El cisne negro de la violencia política

La pugna económica por las rutas, mercados y territorios de influencia de los carteles los llevó de manera directa a buscar el control del poder público local y regional.

Hasta antes de la llamada “guerra contra el narco” del expresidente Felipe Calderón, los asesinatos de candidatos en campaña y autoridades en funciones eran marginales.

La violencia política que existía antes de esa guerra era selectiva. Afectaba a dirigentes e integrantes de movimientos de izquierda, que actuaban en el ámbito sindical, rural y estudiantil. La etapa de la llamada “guerra sucia” contra la izquierda tuvo cuatro momentos muy marcados:

1) la persecución de los movimientos guerrilleros de los años sesenta (Lucio Cabañas y Genaro Vázquez Rojas);

2) la represión al movimiento estudiantil de la Plaza de las Tres Culturas de Tlatelolco (1968);

3) la desaparición y encarcelamiento de dirigentes sociales durante la década de los setenta del siglo XX (a cargo de la temible Federal de Seguridad), y

4) la represión soterrada que se registró en el gobierno de Carlos Salinas de Gortari contra militantes y activistas del PRD, que en cinco años —de 1989 a 1994— registró 265 víctimas fatales (Combes, 2021).

Todos estos actos de violencia política corrieron a cargo de cuerpos oficiales de seguridad, por lo que se pueden calificar sin titubeos como “crímenes de Estado”.

La “guerra contra el crimen” de Calderón cambió sustancialmente esta narrativa de violencia política.
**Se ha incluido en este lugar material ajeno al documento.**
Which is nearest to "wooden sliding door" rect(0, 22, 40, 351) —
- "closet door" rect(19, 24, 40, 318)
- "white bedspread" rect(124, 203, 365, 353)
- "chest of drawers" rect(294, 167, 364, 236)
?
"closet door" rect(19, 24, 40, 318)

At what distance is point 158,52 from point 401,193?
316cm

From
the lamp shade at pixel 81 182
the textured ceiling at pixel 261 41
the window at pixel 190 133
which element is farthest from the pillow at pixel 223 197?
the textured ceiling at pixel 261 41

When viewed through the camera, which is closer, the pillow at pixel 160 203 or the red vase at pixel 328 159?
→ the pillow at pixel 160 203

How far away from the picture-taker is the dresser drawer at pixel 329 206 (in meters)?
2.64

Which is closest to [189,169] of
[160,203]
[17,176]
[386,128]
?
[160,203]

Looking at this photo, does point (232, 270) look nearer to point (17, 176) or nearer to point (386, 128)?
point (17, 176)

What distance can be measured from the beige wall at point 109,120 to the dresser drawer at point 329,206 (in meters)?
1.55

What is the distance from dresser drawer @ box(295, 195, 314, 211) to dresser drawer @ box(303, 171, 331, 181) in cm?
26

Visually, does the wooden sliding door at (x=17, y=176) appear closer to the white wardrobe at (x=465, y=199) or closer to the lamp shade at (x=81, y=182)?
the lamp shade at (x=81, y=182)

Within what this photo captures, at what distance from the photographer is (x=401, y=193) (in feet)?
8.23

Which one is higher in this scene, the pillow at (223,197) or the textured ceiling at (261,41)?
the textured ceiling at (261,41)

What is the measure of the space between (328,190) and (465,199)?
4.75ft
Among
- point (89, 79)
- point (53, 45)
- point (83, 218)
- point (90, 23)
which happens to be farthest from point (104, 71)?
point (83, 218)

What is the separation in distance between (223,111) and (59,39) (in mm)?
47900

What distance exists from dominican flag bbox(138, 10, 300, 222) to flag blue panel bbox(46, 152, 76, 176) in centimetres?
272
Las víctimas dejaron de ser exclusivamente militantes y activistas de izquierda, para afectar de manera visible y notable a aspirantes en campaña y autoridades políticas, de todos los partidos y en todos los órdenes de gobierno.

Esta modalidad de violencia política fue parte del control territorial que desataron los grupos delincuenciales en varias regiones del país. La pugna económica por las rutas, mercados y territorios de influencia de los carteles los llevó de manera directa a buscar el control del poder público local y regional.

Fue así como los procesos electorales se empezaron a teñir de rojo. Mientras que las elecciones previas a 2012 registraron asesinatos de candidatos de manera aislada (dos en 2009, tres en 2010, ocho en 2011 y cinco en 2012), a partir de 2015 la cifra se elevó a 12 candidatos y autoridades victimados, para cuatriplicarse a 48 en 2018 (Hernández, 2020) y alcanzar el récord de 139 víctimas mortales en el proceso electoral de 2021 (61 personas políticas y 78 funcionarios de gobierno, según el índice de violencia política de Etellekt Consultores).

Un indicador actuarial: las compañías de seguros triplicaron las pólizas de las PPE (“personas políticamente expuestas”) o simplemente dejaron de asegurarlas. La suya es considerada una profesión “altamente peligrosa”, a nivel de los deportes extremos.

Esto fue lo que el pasado domingo me llevó a expresar ante las y los compañeros consejeros nacionales de MORENA lo siguiente:

“No puedo dejar de mencionar al elefante en la sala; al enemigo público número uno de nuestra seguridad y nuestra democracia, que habrá de acechar no sólo a MORENA, sino a todos los actores políticos que concurrirán a la elección más grande de nuestra historia: la intromisión de la delincuencia organizada en el proceso electoral y su actuar violento. Cuidemos el perfil de nuestros candidatos, su seguridad, sus financiamientos, sus campañas. Cero tolerancia a la menor injerencia de este cisne negro en el proceso electoral”.

Fuentes:

  • Helène Combes, “Matar candidatos. El PRD en los años noventa”, Pie de Página, 16 de julio de 2021.
  • Víctor Antonio Hernández Huerta. “Candidatos asesinados en México, ¿competencia electoral o violencia criminal?”, Política y gobierno, CIDE, volumen XXVIII, número 2, II semestre de 2020.